The business of business is business”. Il paradigma che ha dominato la teoria e la pratica del management negli ultimi 50 anni, è ora messo in discussione sotto molti punti di vista. L’impatto di questo modello tradizionale viene sempre più spesso percepito come causa di disuguaglianza economica, di degrado ambientale e di esclusione sociale. Esiste oggi una nuova generazione di leader emergenti, determinati a dare al business uno scopo che vada oltre la visione ristretta del “profitto sopra ogni cosa”.

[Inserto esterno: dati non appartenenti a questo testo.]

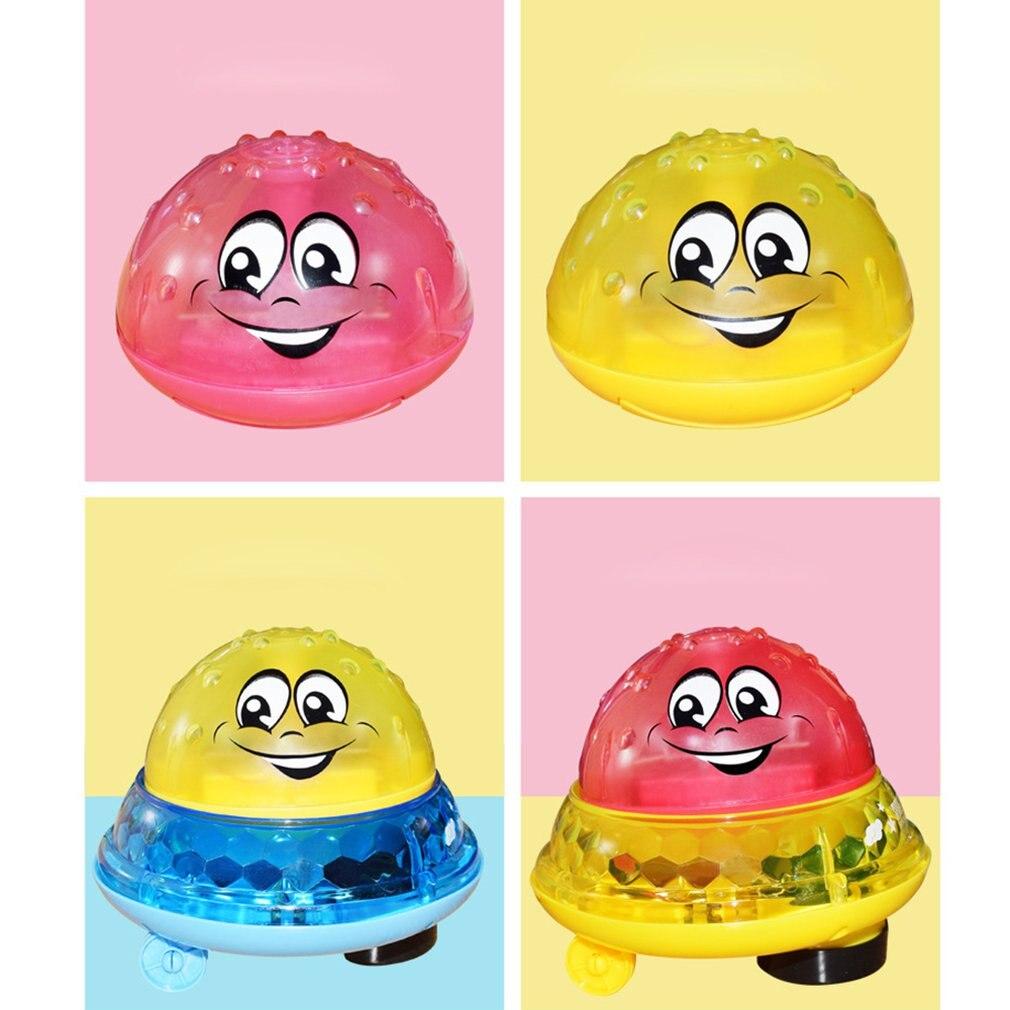Bola De Agua de inducción, luz eléctrica para baño de bebé, juguetes musicales de agua, juguete de aerosol de agua de inducción de impulso para niños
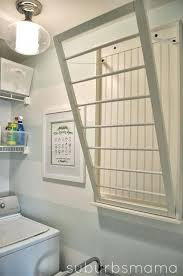 laundry room lighting ideas. Best Laundry Room Lighting Utility Ceiling Lights Extravagant Ideas On Home Design Light .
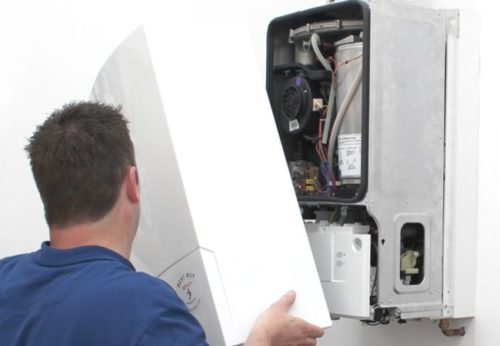 Boiler Replacement: Breathe New Life To Your Heating And Home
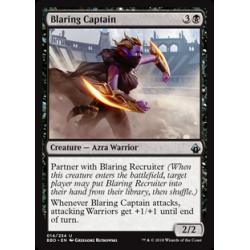 Blaring Captain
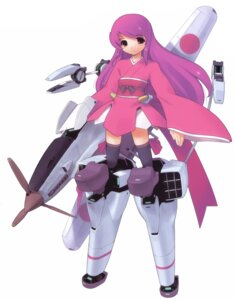 Rating: Safe Score: 4 Tags: jiji mecha mecha_musume thighhighs yukata User: Radioactive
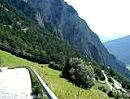 Col des Planches von Martigny nach Sembrancher, Schweiz, Kanton Wallis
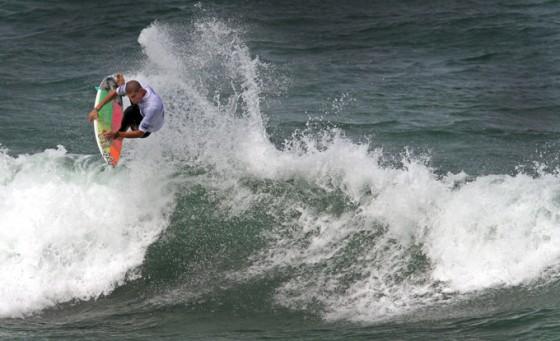 2012 SURFEST NEWCASTLE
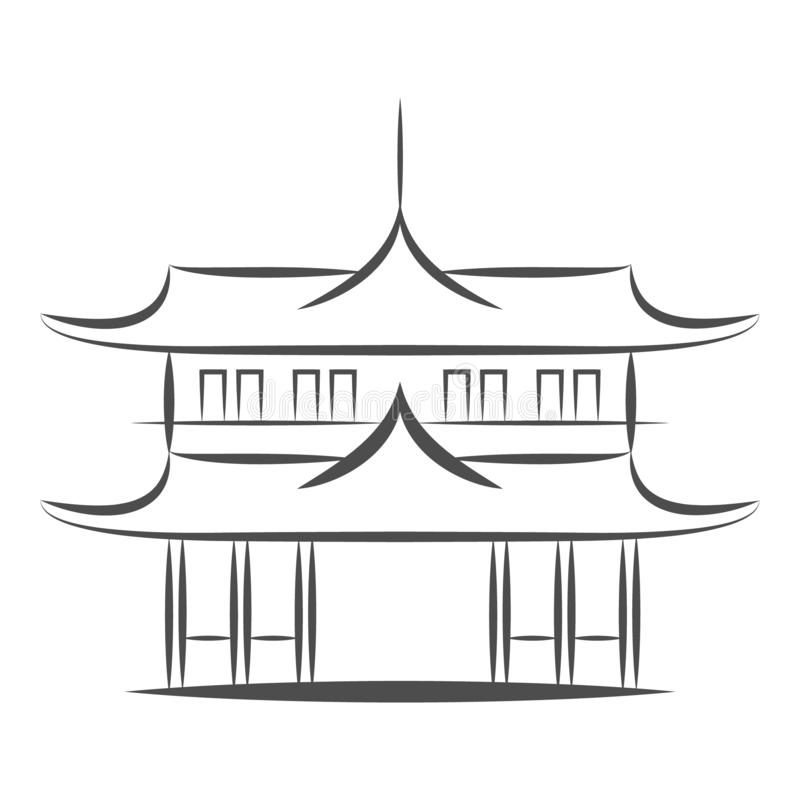 Chinese or japanese Pagoda building vector icon. Flat sign for mobile concept and web design. Asian Temple Architecture. Chinese or japanese or Asian Pagoda royalty free illustration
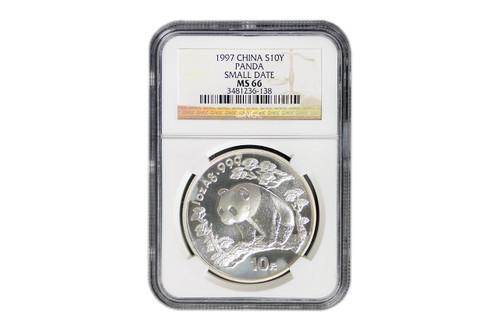 China 1997 Panda 1 oz Silver BU Coin - Small Date - NGC MS-66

Le organizzazioni si trovano di fronte a una scelta cruciale: farsi guidare dal solo profitto o riconsiderare da cima a fondo il ruolo che hanno nella società. Sono chiamate a rendersi conto che il profitto è un mezzo per scopi più elevati. In una parola, devono mirare a una finalità che abbia un impatto positivo su tutto il sistema di cui sono parte, e non solo sul bilancio.

In quanto parte di questa trasformazione, le stesse business school devono adattare i loro obiettivi. Non si devono limitare a formare le persone affinché abbiano carriere di successo, ma spingerle a perseguire finalità più alte, più ampie e collettive, superando la falsa contrapposizione tra purpose e profitto.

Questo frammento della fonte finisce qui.